■ **Trecho**
14 Março 2022
O PEL Entrevista de hoje é com uma escritora especialista em nos convidar a olhar as palavras, conviver com elas e construir sentidos de modo mais demorado e criativo.
Juliana Valverde é autora dos livros infantojuvenis “Eu, ué!”, “Abrapoema” (Selo “Altamente Recomendável” em 2021 da FNLIJ na categoria Poesia; Selo Seleção Cátedra Unesco de Leitura – PUC Rio 2020) e “Mindinho maior de todos” (Prêmio Seleção Cátedra 10 – Cátedra Unesco de Leitura – PUC Rio 2017; Selecionado para o PNLD Literário 2018), todos publicados pela editora ÔZé. Além disso, é doutoranda no Programa de Literatura e Crítica Literária da PUC-SP.

Pode nos contar um pouco sobre você? (De onde vem, quando nasceu, onde mora etc.)

“Eu vim da Bahia”, é esse verso da letra da canção homônima de Gilberto Gil que me vem à cabeça toda vez que alguém me pergunta de onde vim. Eu vim mesmo de lá, da Bahia, de Salvador, e foi nesse canto mítico entre Nosso Senhor do Bonfim e Oxalá que comecei a construir este eu que tenta responder agora (?) de onde veio, enquanto canta mentalmente enquanto escreve “Eu vim da Bahia”… “cantar”… “contar”… Eu vim da Bahia para São Paulo criança. Hoje, tenho 42 anos e ainda moro aqui.

Escritora Juliana Valverde

O que a levou a escrever literatura para o público infantil?

■ **Entradas do conjunto**

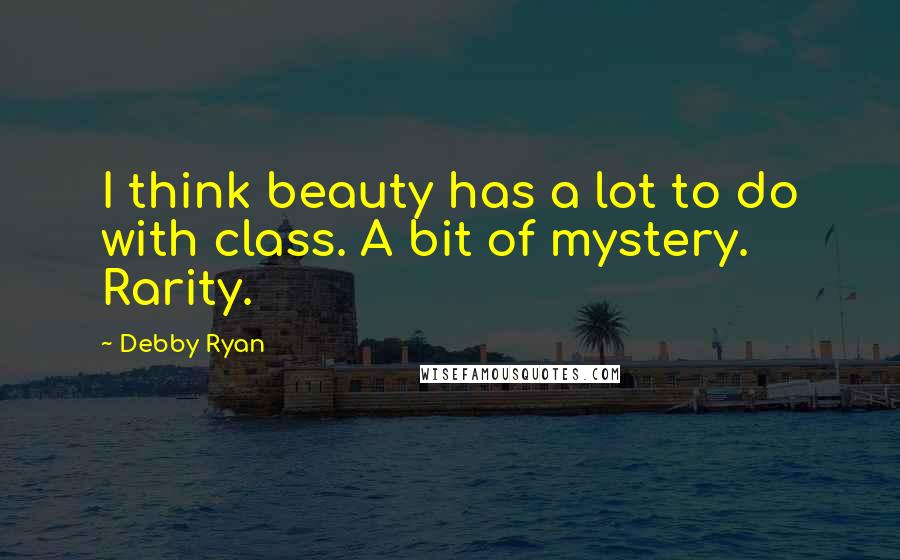 Debby Ryan Quotes: I think beauty has a lot to do with class. A bit of mystery. Rarity.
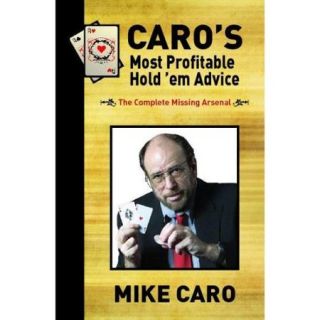 Caro's Most Profitable Hold'em Advice: The Complete Missing Arsenal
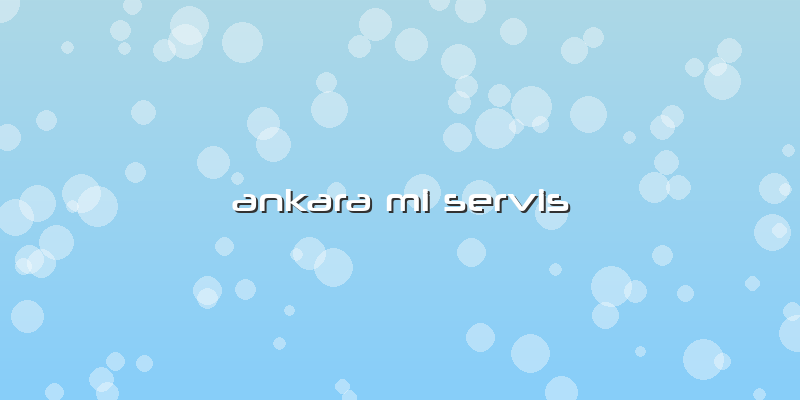 Ankara Mi Servis
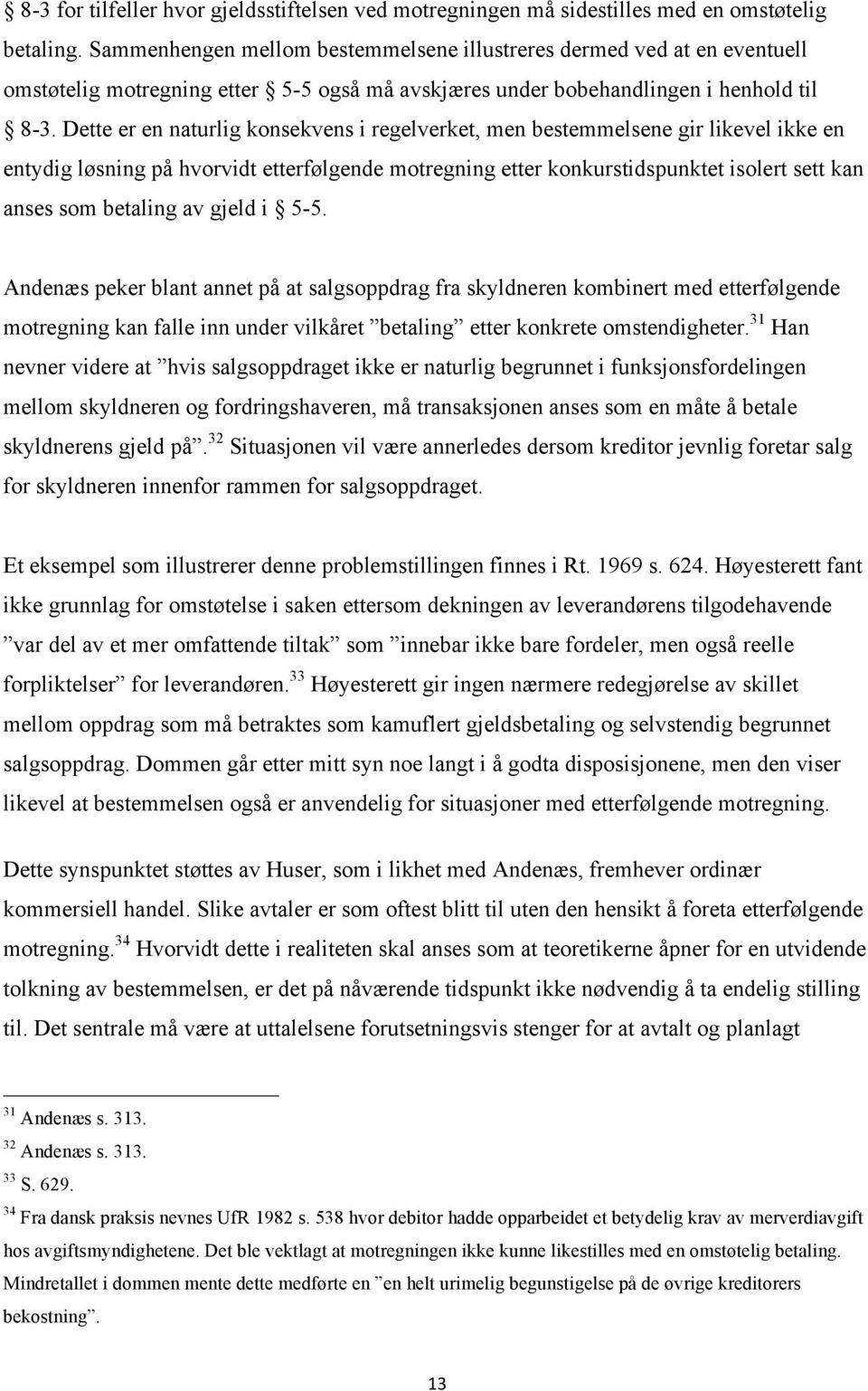 Dette er en naturlig konsekvens i regelverket, men bestemmelsene gir likevel ikke en entydig løsning på hvorvidt etterfølgende motregning etter konkurstidspunktet isolert sett kan anses som betaling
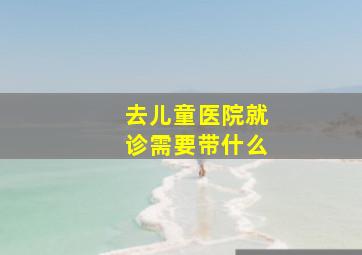 去儿童医院就诊需要带什么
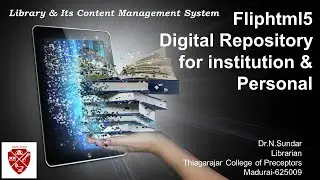 Fliphtml5 : Creating Digital Repository for personal and institution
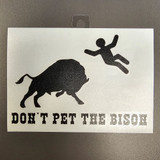 Don't Pet The Bison Decal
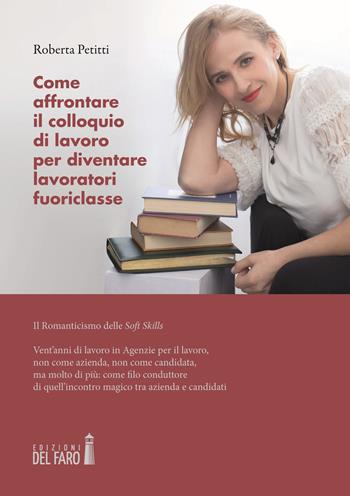 Come affrontare il colloquio di lavoro per diventare lavoratori fuoriclasse. Il romanticismo delle soft skills - Roberta Petitti - Libro Edizioni del Faro 2022 | Libraccio.it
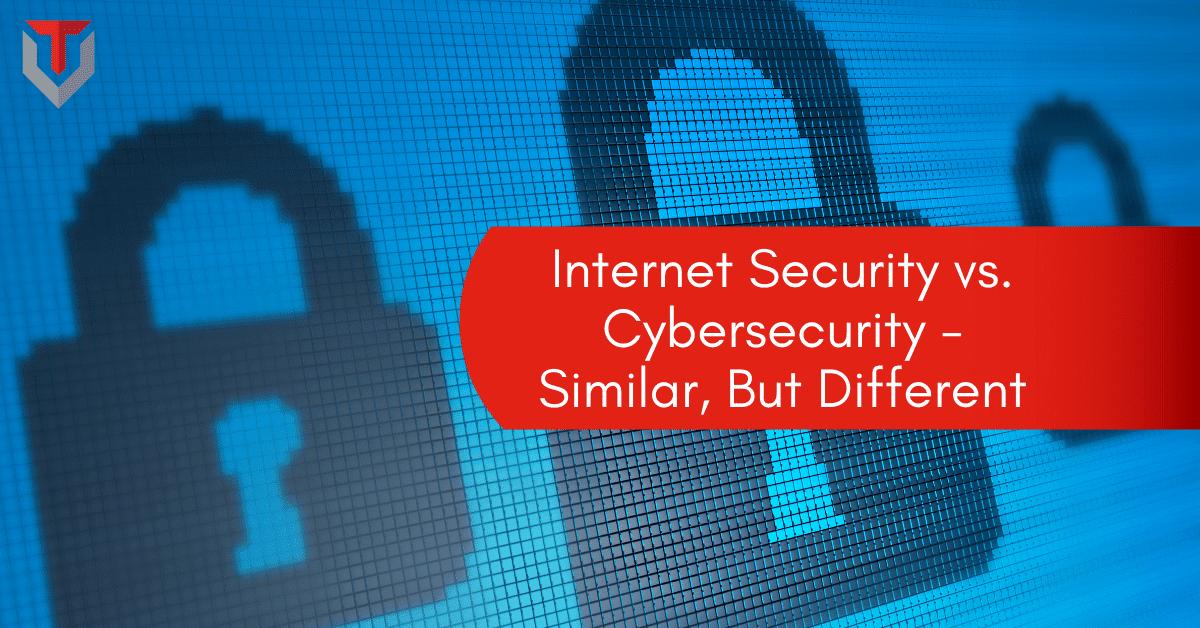 Internet Security vs. Cybersecurity - Similar, But Different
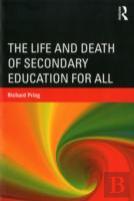 The Life And Death Of Secondary Education For All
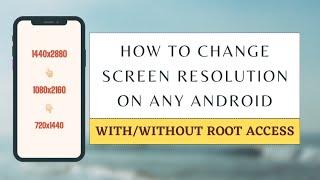 How to change screen resolution on Android 11 and above | With/Without root access 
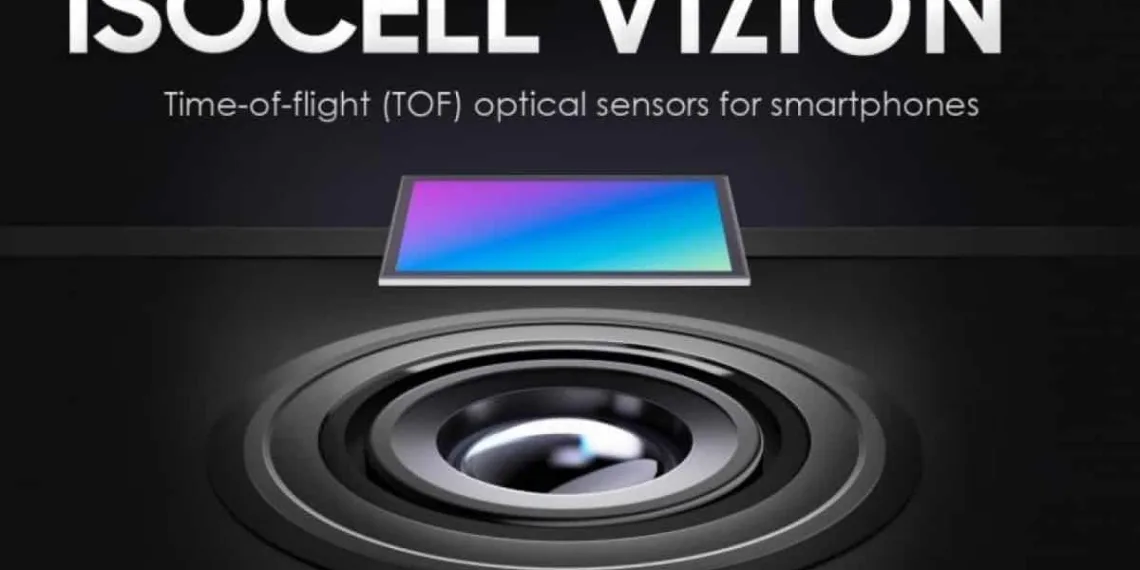 Samsung is working on its own 3D ToF sensor called ISOCELL Vizion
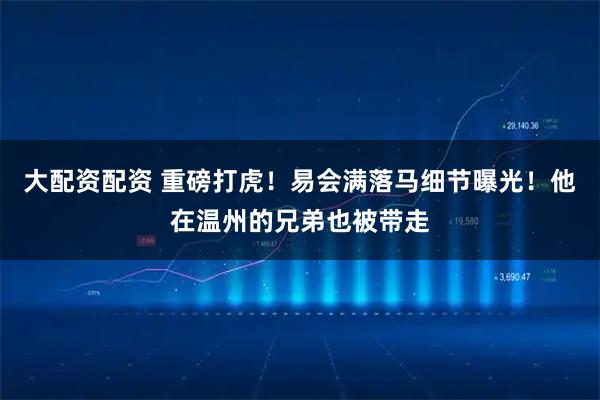 大配资配资 重磅打虎！易会满落马细节曝光！他在温州的兄弟也被带走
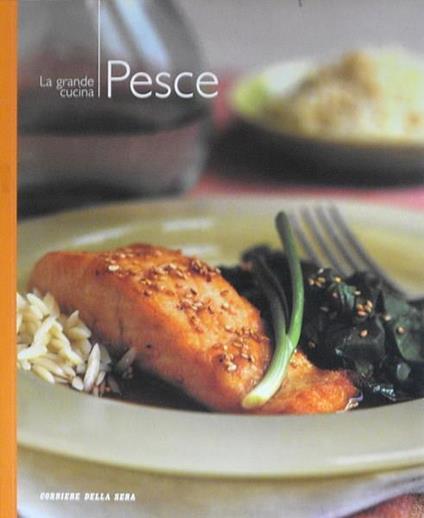 La grande cucina PESCE - copertina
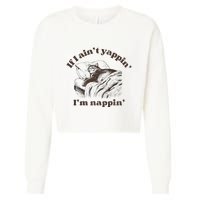 If I Aint Nappin Im Yappin Yapper Cropped Pullover Crew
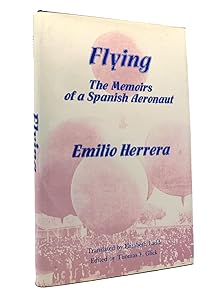 Flying: The memoirs of a Spanish aeronaut by Emilio Herrera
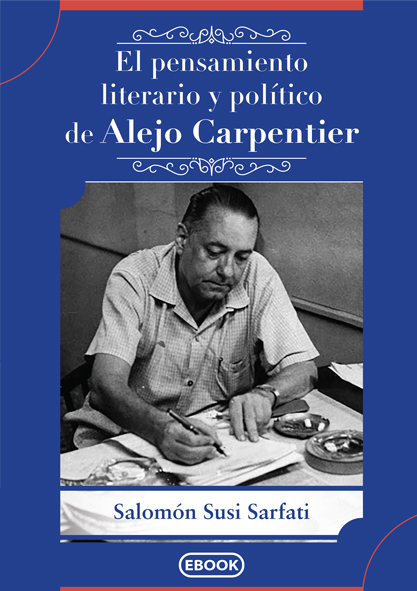 El pensamiento literario y político de Alejo Carpentier. (Ebook)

■ **O que se espera**
De acordo com a entrevista, qual editora publicou os livros infantojuvenis de Juliana Valverde?

■ **A resposta**
A editora ÔZé.